> **Dataset excerpts**
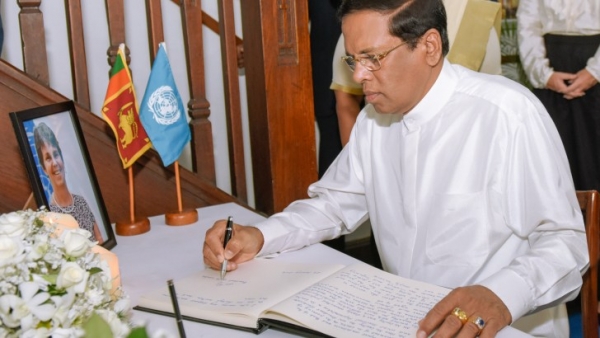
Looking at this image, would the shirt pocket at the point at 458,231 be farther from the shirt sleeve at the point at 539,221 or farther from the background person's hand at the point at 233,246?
the background person's hand at the point at 233,246

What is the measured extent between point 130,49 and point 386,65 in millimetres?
2346

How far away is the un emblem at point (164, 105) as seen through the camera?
7.33ft

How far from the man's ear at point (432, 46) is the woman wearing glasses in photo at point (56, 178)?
0.90m

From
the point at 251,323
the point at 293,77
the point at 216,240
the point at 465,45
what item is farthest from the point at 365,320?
the point at 465,45

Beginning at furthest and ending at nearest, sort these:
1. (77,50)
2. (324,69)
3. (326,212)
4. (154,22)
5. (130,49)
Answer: (130,49) < (324,69) < (154,22) < (77,50) < (326,212)

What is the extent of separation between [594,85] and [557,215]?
198 centimetres

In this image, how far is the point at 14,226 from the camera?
1.04m

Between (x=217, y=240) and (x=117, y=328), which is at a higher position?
(x=117, y=328)

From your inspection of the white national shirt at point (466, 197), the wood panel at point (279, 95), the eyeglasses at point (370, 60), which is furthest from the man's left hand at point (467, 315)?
the wood panel at point (279, 95)

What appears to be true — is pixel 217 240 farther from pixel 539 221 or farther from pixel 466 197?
pixel 539 221

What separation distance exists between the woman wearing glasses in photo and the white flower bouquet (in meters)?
0.75

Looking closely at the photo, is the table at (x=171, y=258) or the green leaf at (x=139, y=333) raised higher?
the green leaf at (x=139, y=333)

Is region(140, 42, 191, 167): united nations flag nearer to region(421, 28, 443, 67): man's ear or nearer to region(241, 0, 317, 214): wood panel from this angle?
region(241, 0, 317, 214): wood panel

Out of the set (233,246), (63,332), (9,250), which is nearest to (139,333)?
(63,332)
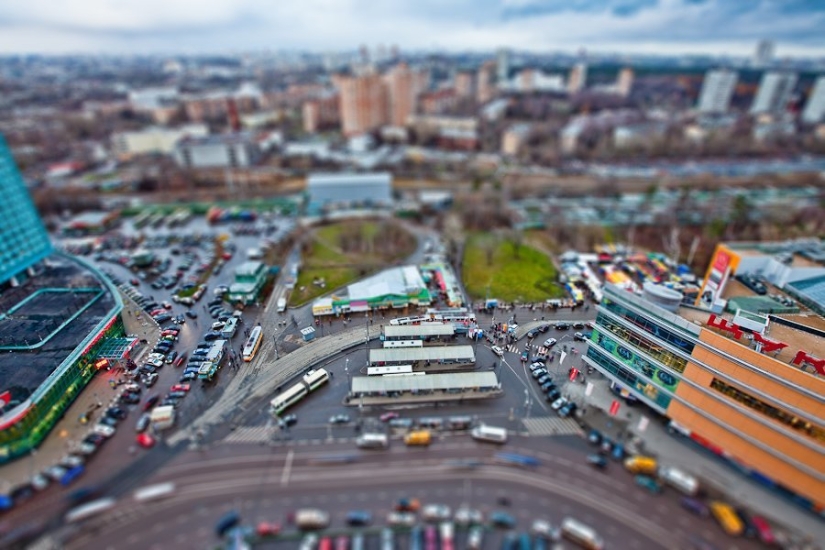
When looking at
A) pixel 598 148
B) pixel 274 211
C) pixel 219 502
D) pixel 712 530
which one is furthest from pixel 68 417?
pixel 598 148

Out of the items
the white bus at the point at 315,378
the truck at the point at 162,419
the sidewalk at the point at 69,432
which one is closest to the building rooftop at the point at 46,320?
the sidewalk at the point at 69,432

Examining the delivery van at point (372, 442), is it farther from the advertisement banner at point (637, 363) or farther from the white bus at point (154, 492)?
the advertisement banner at point (637, 363)

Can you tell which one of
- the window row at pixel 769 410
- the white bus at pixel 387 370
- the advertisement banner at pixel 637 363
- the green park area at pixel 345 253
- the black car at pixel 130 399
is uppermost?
the window row at pixel 769 410

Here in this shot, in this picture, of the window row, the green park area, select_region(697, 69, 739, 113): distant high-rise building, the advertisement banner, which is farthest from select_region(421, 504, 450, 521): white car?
select_region(697, 69, 739, 113): distant high-rise building

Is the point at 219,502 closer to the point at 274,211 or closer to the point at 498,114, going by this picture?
the point at 274,211

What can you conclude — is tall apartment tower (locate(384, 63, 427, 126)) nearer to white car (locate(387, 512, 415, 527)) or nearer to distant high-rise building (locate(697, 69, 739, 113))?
distant high-rise building (locate(697, 69, 739, 113))

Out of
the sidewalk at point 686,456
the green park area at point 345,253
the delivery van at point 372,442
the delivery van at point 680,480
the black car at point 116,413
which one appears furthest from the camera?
the green park area at point 345,253
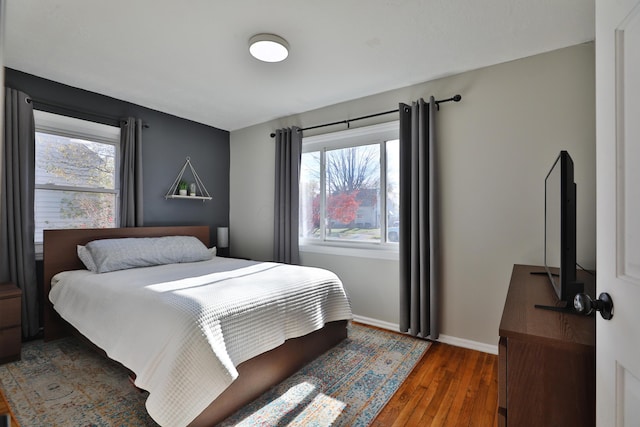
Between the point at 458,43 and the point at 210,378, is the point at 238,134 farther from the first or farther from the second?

> **Exercise description**
Please substitute "moving truck" for every "delivery van" in the listing above and give it again, otherwise unchanged. Leave the pictures out.

> **Output for this task**
Looking at this image, would the shirt pocket at the point at 458,231 be farther from the shirt sleeve at the point at 539,221 or farther from the background person's hand at the point at 233,246?
the background person's hand at the point at 233,246

What is the measured extent between point 130,49 and point 386,65 in millimetres?
2346

How far away is the un emblem at point (164, 105) as seen through the camera?
7.33ft

How far from the man's ear at point (432, 46) is the woman wearing glasses in photo at point (56, 178)?
0.90m

From
the point at 251,323
the point at 293,77
the point at 216,240
the point at 465,45
what item is farthest from the point at 365,320?
the point at 465,45

Beginning at furthest and ending at nearest, sort these:
1. (77,50)
2. (324,69)
3. (326,212)
4. (154,22)
5. (130,49)
Answer: (130,49) < (324,69) < (154,22) < (77,50) < (326,212)

What is the extent of separation between [594,85] and [557,215]?
198 centimetres

In this image, how far is the point at 14,226 from the camera?
1.04m

Between (x=217, y=240) and (x=117, y=328), which is at a higher position?
(x=117, y=328)

From your inspection of the white national shirt at point (466, 197), the wood panel at point (279, 95), the eyeglasses at point (370, 60), which is furthest from the man's left hand at point (467, 315)?
the wood panel at point (279, 95)

What appears to be true — is pixel 217 240 farther from pixel 539 221 or farther from pixel 466 197?
pixel 539 221

What separation distance exists between the woman wearing glasses in photo and the white flower bouquet (in meters)?
0.75

Looking closely at the photo, is the table at (x=171, y=258) or the green leaf at (x=139, y=333) raised higher?
the green leaf at (x=139, y=333)

Is region(140, 42, 191, 167): united nations flag nearer to region(421, 28, 443, 67): man's ear or nearer to region(241, 0, 317, 214): wood panel from this angle?
region(241, 0, 317, 214): wood panel

Out of the set (233,246), (63,332), (9,250), which is nearest to (139,333)?
(63,332)
When looking at
A) pixel 598 148
B) pixel 274 211
C) pixel 219 502
D) pixel 712 530
which one is furthest from pixel 68 417?
pixel 598 148

Out of the items
the white bus at the point at 315,378
the truck at the point at 162,419
the sidewalk at the point at 69,432
which one is closest to the building rooftop at the point at 46,320?
the sidewalk at the point at 69,432

Examining the moving truck at point (372, 442), is it farther from the advertisement banner at point (637, 363) or farther from the white bus at point (154, 492)?
the advertisement banner at point (637, 363)

Can you tell which one of
- the window row at pixel 769 410
- the white bus at pixel 387 370
- the advertisement banner at pixel 637 363
- the green park area at pixel 345 253
- the black car at pixel 130 399
is uppermost?
the window row at pixel 769 410

Here in this shot, in this picture, of the window row, the green park area, select_region(697, 69, 739, 113): distant high-rise building, the advertisement banner, which is farthest from select_region(421, 504, 450, 521): white car?
select_region(697, 69, 739, 113): distant high-rise building

Is the point at 219,502 closer to the point at 274,211 or closer to the point at 498,114, going by this picture?
the point at 274,211

What can you conclude — is tall apartment tower (locate(384, 63, 427, 126)) nearer to white car (locate(387, 512, 415, 527)) or nearer to distant high-rise building (locate(697, 69, 739, 113))?
distant high-rise building (locate(697, 69, 739, 113))

Out of
the sidewalk at point 686,456
the green park area at point 345,253
the moving truck at point 372,442
the moving truck at point 680,480
the black car at point 116,413
which one appears furthest from the camera?
the green park area at point 345,253
Between the point at 458,43 and the point at 210,378, is the point at 238,134 farther from the first or farther from the second?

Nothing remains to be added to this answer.